Howard Hughes Medical Institute 2002 Undergraduate Program Directors Meeting: Collaborations in Science, Oct. 28-30, 2002, Chevy Chase, MD Presented a plenary talk on "The Technological Tools For Collaboration: The PNNL/EMSL Collaboratory Project"
Grid Computing Planet, Oct. 28, 2002, Boston, MA Presented a talk on "The Grid As Infrastructure for Collaborative Science" outlining DOE Grid efforts and the need for higher-level middleware such as SAM.
Advanced Collaboration Workshop, Center for Behavioral Neuroscience, Emory University, Oct. 11, 2002, Atlanta, GA Remote presentation of "The PNNL/EMSL Collaboratory Project" describing the Virtual NMR Facility and incuding a demonstration of the ELN and discussion of SAM directions.
Executive IT Life Science Forum, Dec4-5, 2002, New York, NY Invited presentation of "The Grid as Infrastructure for Collaborative Science" (revised) providing an overview of DOE Grid and Collaboratory efforts.

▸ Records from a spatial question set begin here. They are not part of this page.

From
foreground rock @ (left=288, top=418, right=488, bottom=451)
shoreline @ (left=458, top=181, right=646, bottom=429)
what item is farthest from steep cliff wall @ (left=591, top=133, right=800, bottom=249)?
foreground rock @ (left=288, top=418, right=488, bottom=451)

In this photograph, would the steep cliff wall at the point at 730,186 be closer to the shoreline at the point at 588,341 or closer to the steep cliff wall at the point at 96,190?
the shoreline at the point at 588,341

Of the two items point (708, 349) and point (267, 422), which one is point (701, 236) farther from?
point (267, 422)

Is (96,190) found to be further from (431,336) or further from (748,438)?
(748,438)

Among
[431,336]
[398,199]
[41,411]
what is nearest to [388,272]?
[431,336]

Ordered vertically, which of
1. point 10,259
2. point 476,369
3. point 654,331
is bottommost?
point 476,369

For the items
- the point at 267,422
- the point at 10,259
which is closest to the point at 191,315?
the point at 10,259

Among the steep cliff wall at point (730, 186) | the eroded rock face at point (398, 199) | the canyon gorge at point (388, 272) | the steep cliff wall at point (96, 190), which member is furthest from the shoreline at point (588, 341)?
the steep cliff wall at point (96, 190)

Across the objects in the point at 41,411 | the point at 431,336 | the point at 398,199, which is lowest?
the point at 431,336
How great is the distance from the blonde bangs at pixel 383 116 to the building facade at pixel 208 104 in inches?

NSF Biological Database and Informatics (BDI) Program, 2002 Ad-hoc reviewer of a notebook-related proposal to the BDI program.
Collaboratory for Multiscale Chemistry: Provided ongoing assistance in using SAM as the primary CMCS data/metadata management system and contributed to several CMCS demonstrations given at the SC2002 conference.
Workflow and Provenance Discussions: Discussions were held with the Pervasive Collaborative Computing Environment (PCCE) and Extensible Computational Chemistry Environment investigators concerning the possibility for integrating efforts related to workflow and provenance tracking across the projects. As part of the discussions, a mini-symposium entitled "Cyberinfrastructure for Scientific Research: Managing Complexity" was held at PNNL to introduce researchers across the lab to the concepts of workflow and provenance and to describe progress being made in these areas within the SAM, CMCS, and PCCE projects.